_Source data_:

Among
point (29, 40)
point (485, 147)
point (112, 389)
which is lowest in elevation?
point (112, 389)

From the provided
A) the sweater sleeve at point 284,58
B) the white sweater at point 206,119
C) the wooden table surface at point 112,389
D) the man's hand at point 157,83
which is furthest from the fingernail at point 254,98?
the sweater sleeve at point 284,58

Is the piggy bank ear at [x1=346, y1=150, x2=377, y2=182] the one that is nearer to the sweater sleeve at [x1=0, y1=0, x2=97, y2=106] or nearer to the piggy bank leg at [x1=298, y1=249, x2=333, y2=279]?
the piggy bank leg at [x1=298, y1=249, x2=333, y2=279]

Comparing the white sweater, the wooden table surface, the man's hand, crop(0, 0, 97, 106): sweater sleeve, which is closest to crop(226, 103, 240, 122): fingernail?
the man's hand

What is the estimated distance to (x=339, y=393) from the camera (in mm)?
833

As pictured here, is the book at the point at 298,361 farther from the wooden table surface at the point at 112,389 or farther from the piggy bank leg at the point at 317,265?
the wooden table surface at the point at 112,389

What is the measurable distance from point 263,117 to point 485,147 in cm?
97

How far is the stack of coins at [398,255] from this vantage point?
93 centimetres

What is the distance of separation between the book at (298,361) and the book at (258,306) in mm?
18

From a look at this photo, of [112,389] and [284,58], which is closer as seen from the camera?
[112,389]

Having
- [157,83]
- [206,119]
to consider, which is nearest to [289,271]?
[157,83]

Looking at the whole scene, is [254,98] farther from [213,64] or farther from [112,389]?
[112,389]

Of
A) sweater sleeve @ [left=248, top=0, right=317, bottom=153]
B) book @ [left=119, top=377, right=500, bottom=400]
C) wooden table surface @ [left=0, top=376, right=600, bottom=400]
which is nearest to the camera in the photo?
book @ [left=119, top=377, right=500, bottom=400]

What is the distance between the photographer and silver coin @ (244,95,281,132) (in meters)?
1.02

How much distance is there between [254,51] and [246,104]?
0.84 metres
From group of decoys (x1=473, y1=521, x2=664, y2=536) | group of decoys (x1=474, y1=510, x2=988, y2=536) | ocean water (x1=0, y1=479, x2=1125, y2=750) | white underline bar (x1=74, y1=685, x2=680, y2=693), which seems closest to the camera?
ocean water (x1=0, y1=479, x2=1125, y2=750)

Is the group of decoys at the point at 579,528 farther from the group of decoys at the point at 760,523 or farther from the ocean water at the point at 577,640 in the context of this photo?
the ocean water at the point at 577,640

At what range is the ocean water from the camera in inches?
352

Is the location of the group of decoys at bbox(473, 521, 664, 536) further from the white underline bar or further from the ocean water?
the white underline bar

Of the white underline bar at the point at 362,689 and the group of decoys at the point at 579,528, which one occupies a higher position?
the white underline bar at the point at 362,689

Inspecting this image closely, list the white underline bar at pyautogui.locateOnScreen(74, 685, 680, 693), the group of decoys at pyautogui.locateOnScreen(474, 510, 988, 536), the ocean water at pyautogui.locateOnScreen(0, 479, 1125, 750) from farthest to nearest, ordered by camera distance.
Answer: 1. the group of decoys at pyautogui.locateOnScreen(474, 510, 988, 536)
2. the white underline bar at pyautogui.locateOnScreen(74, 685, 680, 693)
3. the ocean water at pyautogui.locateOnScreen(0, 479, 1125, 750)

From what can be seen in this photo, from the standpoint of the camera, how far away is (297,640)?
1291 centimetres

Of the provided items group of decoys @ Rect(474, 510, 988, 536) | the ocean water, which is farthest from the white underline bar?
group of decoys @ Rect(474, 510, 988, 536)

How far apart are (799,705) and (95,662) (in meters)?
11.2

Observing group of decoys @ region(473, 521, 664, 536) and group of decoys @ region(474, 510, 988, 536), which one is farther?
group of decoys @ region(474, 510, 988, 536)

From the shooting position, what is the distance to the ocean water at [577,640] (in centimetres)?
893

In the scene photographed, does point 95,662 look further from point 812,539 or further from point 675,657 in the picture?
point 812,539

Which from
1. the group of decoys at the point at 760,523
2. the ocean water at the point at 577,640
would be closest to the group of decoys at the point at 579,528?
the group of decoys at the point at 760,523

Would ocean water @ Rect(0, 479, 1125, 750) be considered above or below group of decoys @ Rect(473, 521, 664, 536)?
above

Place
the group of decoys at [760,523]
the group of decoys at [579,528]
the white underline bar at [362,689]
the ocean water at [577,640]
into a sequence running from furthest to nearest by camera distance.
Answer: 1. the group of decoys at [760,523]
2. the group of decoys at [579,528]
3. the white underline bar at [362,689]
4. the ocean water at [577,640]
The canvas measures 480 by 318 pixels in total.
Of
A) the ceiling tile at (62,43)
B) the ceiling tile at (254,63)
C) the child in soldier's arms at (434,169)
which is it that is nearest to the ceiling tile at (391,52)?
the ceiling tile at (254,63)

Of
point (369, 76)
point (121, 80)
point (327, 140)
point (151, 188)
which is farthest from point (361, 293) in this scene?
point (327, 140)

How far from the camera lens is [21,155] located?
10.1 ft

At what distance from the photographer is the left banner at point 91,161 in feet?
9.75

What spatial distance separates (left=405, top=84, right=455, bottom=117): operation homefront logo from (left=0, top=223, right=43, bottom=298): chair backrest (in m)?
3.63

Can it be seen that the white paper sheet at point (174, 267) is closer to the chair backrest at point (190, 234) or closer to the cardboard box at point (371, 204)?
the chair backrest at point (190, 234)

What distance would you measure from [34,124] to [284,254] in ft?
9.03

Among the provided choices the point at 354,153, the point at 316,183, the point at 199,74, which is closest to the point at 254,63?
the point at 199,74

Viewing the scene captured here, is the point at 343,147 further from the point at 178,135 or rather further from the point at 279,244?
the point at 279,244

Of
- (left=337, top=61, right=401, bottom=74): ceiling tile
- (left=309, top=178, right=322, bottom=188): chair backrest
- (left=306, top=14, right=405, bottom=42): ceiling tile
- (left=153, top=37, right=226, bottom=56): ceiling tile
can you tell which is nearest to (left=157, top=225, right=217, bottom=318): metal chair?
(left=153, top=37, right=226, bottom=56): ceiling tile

_The exercise_: Each line in the material above must be retyped without alteration.

_Reply_:
Among
point (29, 40)
point (485, 147)
point (112, 389)
which is lowest in elevation?
point (112, 389)

From the provided
A) the sweater sleeve at point 284,58
B) the white sweater at point 206,119
C) the wooden table surface at point 112,389
D) the man's hand at point 157,83
which is furthest from the fingernail at point 254,98?
the sweater sleeve at point 284,58

Is the piggy bank ear at [x1=346, y1=150, x2=377, y2=182] the one that is nearer to the sweater sleeve at [x1=0, y1=0, x2=97, y2=106] or nearer to the piggy bank leg at [x1=298, y1=249, x2=333, y2=279]?
the piggy bank leg at [x1=298, y1=249, x2=333, y2=279]

Comparing the white sweater, the wooden table surface, the man's hand, crop(0, 0, 97, 106): sweater sleeve, which is closest to crop(226, 103, 240, 122): fingernail?
the man's hand

What is the estimated distance to (x=339, y=393) from the camera (in mm)?
833

As pictured here, is the book at the point at 298,361 farther from the wooden table surface at the point at 112,389 or farther from the piggy bank leg at the point at 317,265?
the wooden table surface at the point at 112,389

What is the measurable distance from point 263,117 to point 485,147 in cm?
97

How far is the stack of coins at [398,255] from this vantage point?
93 centimetres

What is the distance of separation between the book at (298,361) and the book at (258,306) in mm?
18

From a look at this photo, of [112,389] and [284,58], which is closer as seen from the camera?
[112,389]

Having
- [157,83]
- [206,119]
to consider, which is nearest to [289,271]?
[157,83]

Looking at the whole scene, is [254,98] farther from [213,64] or farther from [112,389]?
[112,389]

Of
A) sweater sleeve @ [left=248, top=0, right=317, bottom=153]
B) book @ [left=119, top=377, right=500, bottom=400]
C) wooden table surface @ [left=0, top=376, right=600, bottom=400]
which is nearest to the camera in the photo?
book @ [left=119, top=377, right=500, bottom=400]

What is the distance between the photographer and silver coin @ (244,95,281,132) (in meters)?
1.02

How much distance is there between [254,51] and [246,104]?
0.84 metres
From group of decoys (x1=473, y1=521, x2=664, y2=536) | group of decoys (x1=474, y1=510, x2=988, y2=536) | ocean water (x1=0, y1=479, x2=1125, y2=750) | white underline bar (x1=74, y1=685, x2=680, y2=693), which seems closest to the camera?
ocean water (x1=0, y1=479, x2=1125, y2=750)

Is the group of decoys at the point at 579,528 farther from the group of decoys at the point at 760,523 or farther from the ocean water at the point at 577,640 in the context of this photo?
the ocean water at the point at 577,640

At what range is the ocean water from the camera in inches?
352

Is the location of the group of decoys at bbox(473, 521, 664, 536) further from the white underline bar or further from the ocean water?
the white underline bar

Of the white underline bar at the point at 362,689 and the group of decoys at the point at 579,528, which one occupies a higher position?
the white underline bar at the point at 362,689

Inspecting this image closely, list the white underline bar at pyautogui.locateOnScreen(74, 685, 680, 693), the group of decoys at pyautogui.locateOnScreen(474, 510, 988, 536), the ocean water at pyautogui.locateOnScreen(0, 479, 1125, 750) from farthest to nearest, ordered by camera distance.
Answer: 1. the group of decoys at pyautogui.locateOnScreen(474, 510, 988, 536)
2. the white underline bar at pyautogui.locateOnScreen(74, 685, 680, 693)
3. the ocean water at pyautogui.locateOnScreen(0, 479, 1125, 750)

From what can be seen in this photo, from the standpoint of the camera, how far away is (297,640)?
1291 centimetres

Of the provided items group of decoys @ Rect(474, 510, 988, 536) | the ocean water, which is farthest from the white underline bar?
group of decoys @ Rect(474, 510, 988, 536)

How far apart are (799,705) and (95,662) (in meters)?
11.2

Observing group of decoys @ region(473, 521, 664, 536) and group of decoys @ region(474, 510, 988, 536), which one is farther?
group of decoys @ region(474, 510, 988, 536)

From the shooting position, what is the distance to the ocean water at [577,640] (in centimetres)?
893

In the scene photographed, does point 95,662 look further from point 812,539 or further from point 675,657 in the picture?
point 812,539

Which from
1. the group of decoys at the point at 760,523
2. the ocean water at the point at 577,640
would be closest to the group of decoys at the point at 579,528?
the group of decoys at the point at 760,523

Would ocean water @ Rect(0, 479, 1125, 750) be considered above or below group of decoys @ Rect(473, 521, 664, 536)?
above

Place
the group of decoys at [760,523]
the group of decoys at [579,528]
the white underline bar at [362,689]
the ocean water at [577,640]
into a sequence running from furthest to nearest by camera distance.
Answer: 1. the group of decoys at [760,523]
2. the group of decoys at [579,528]
3. the white underline bar at [362,689]
4. the ocean water at [577,640]
The canvas measures 480 by 318 pixels in total.
Of
A) the ceiling tile at (62,43)
B) the ceiling tile at (254,63)
C) the child in soldier's arms at (434,169)
which is it that is nearest to the ceiling tile at (391,52)?
the ceiling tile at (254,63)

Of
point (369, 76)
point (121, 80)
point (327, 140)
point (151, 188)
which is farthest from point (361, 293) in this scene?
point (327, 140)

How far from the camera lens is [21,155] located?
10.1 ft

At what distance from the photographer is the left banner at point 91,161 in feet?
9.75

What spatial distance separates (left=405, top=84, right=455, bottom=117): operation homefront logo from (left=0, top=223, right=43, bottom=298): chair backrest (in m)?
3.63

Can it be seen that the white paper sheet at point (174, 267) is closer to the chair backrest at point (190, 234) or closer to the cardboard box at point (371, 204)?
the chair backrest at point (190, 234)

What distance would you measure from [34,124] to [284,254] in ft?
9.03

Among the provided choices the point at 354,153, the point at 316,183, the point at 199,74, which is closest to the point at 254,63?
the point at 199,74

Viewing the scene captured here, is the point at 343,147 further from the point at 178,135 or rather further from the point at 279,244?
the point at 279,244

Of
- (left=337, top=61, right=401, bottom=74): ceiling tile
- (left=309, top=178, right=322, bottom=188): chair backrest
- (left=306, top=14, right=405, bottom=42): ceiling tile
- (left=153, top=37, right=226, bottom=56): ceiling tile
can you tell which is nearest to (left=157, top=225, right=217, bottom=318): metal chair?
(left=153, top=37, right=226, bottom=56): ceiling tile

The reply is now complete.